Task directions
In the rows below, change "Paperback" to "Hardcover" and write out every row again with nothing else altered. Leave out the pictures.

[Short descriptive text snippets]
'''

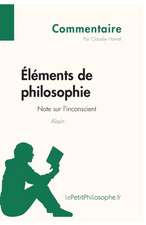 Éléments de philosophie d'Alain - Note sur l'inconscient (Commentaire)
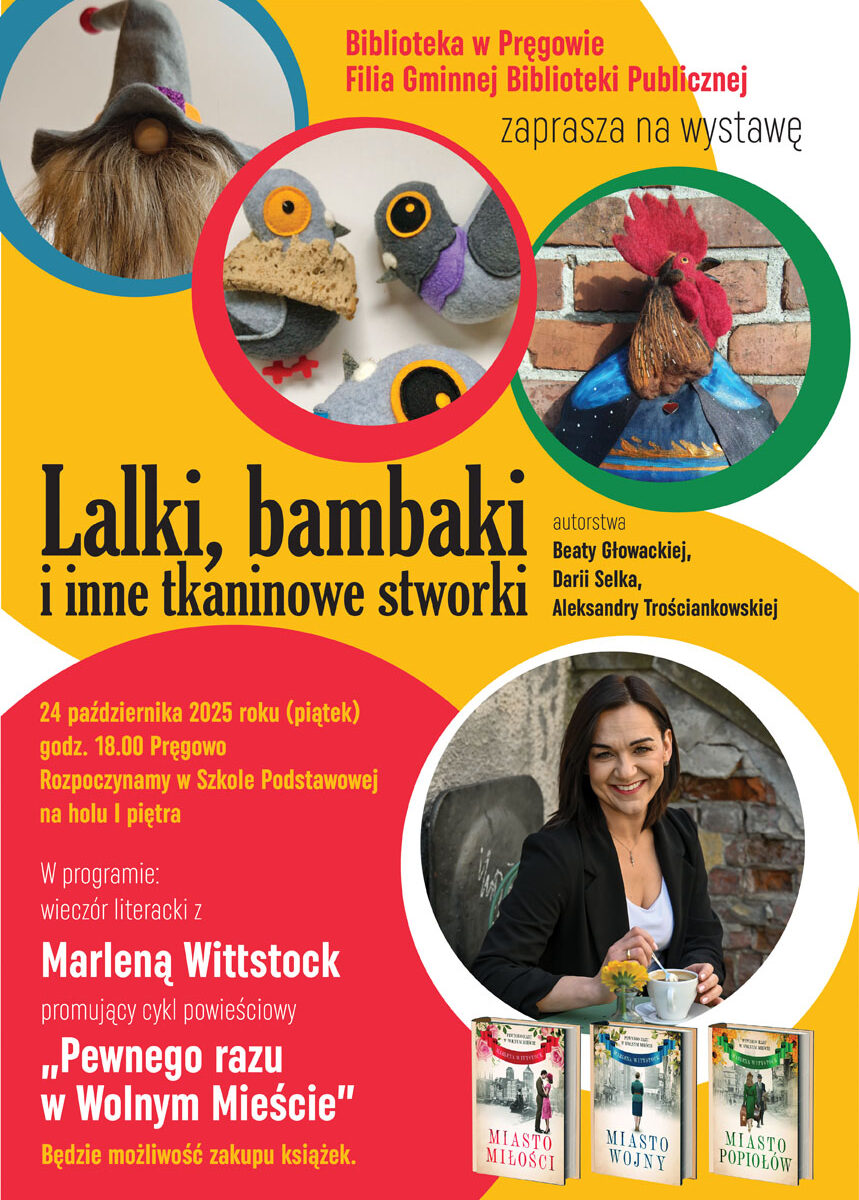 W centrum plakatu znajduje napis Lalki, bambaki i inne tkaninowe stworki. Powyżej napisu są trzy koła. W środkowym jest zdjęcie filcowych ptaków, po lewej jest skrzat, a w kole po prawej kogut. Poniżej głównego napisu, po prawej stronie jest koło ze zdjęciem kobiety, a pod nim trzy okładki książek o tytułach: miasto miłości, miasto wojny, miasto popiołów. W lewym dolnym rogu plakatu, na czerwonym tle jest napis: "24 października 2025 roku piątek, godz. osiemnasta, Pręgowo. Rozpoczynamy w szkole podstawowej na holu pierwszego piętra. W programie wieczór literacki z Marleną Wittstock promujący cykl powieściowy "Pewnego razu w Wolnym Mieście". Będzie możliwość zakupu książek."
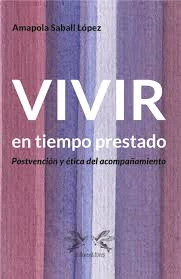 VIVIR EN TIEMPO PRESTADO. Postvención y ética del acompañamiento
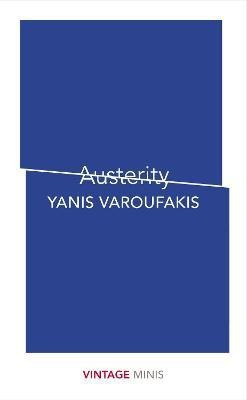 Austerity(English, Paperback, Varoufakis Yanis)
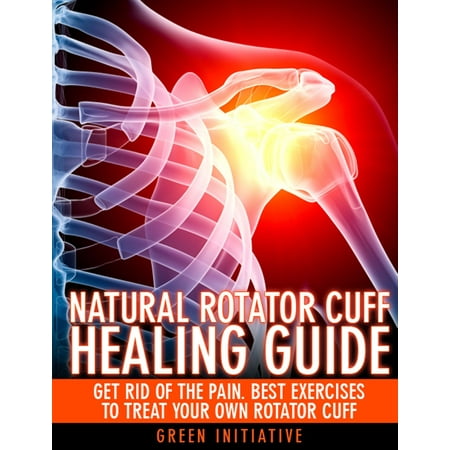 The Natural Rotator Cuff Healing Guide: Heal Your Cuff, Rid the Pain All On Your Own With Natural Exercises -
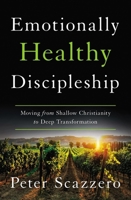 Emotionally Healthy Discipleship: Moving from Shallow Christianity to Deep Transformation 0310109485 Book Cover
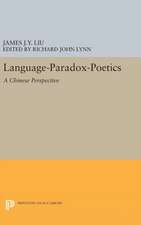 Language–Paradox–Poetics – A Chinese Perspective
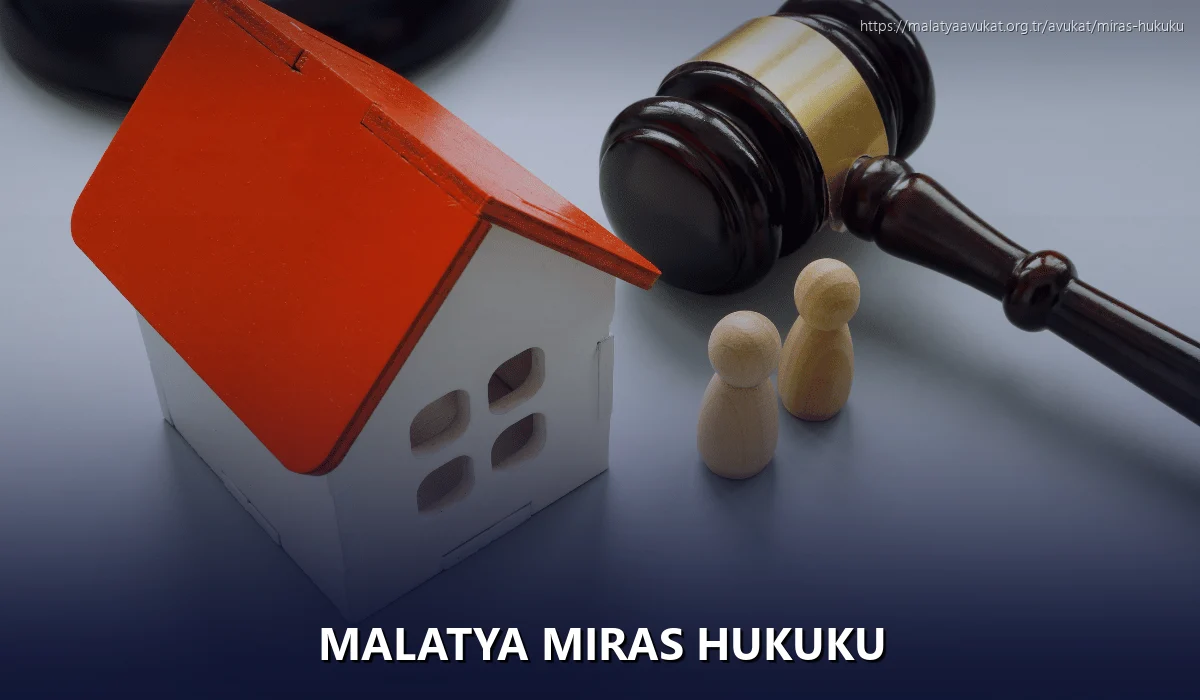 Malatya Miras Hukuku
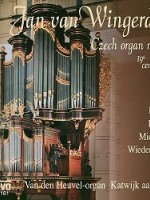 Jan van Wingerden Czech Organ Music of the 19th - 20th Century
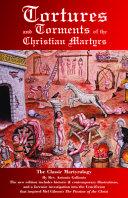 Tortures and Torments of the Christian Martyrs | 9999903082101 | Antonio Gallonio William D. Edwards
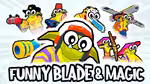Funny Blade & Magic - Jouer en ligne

'''

Problem solution
 Éléments de philosophie d'Alain - Note sur l'inconscient (Commentaire)
 W centrum plakatu znajduje napis Lalki, bambaki i inne tkaninowe stworki. Powyżej napisu są trzy koła. W środkowym jest zdjęcie filcowych ptaków, po lewej jest skrzat, a w kole po prawej kogut. Poniżej głównego napisu, po prawej stronie jest koło ze zdjęciem kobiety, a pod nim trzy okładki książek o tytułach: miasto miłości, miasto wojny, miasto popiołów. W lewym dolnym rogu plakatu, na czerwonym tle jest napis: "24 października 2025 roku piątek, godz. osiemnasta, Pręgowo. Rozpoczynamy w szkole podstawowej na holu pierwszego piętra. W programie wieczór literacki z Marleną Wittstock promujący cykl powieściowy "Pewnego razu w Wolnym Mieście". Będzie możliwość zakupu książek."
 VIVIR EN TIEMPO PRESTADO. Postvención y ética del acompañamiento
 Austerity(English, Hardcover, Varoufakis Yanis)
 The Natural Rotator Cuff Healing Guide: Heal Your Cuff, Rid the Pain All On Your Own With Natural Exercises -
 Emotionally Healthy Discipleship: Moving from Shallow Christianity to Deep Transformation 0310109485 Book Cover
 Language–Paradox–Poetics – A Chinese Perspective
 Malatya Miras Hukuku
 Jan van Wingerden Czech Organ Music of the 19th - 20th Century
 Tortures and Torments of the Christian Martyrs | 9999903082101 | Antonio Gallonio William D. Edwards
Funny Blade & Magic - Jouer en ligne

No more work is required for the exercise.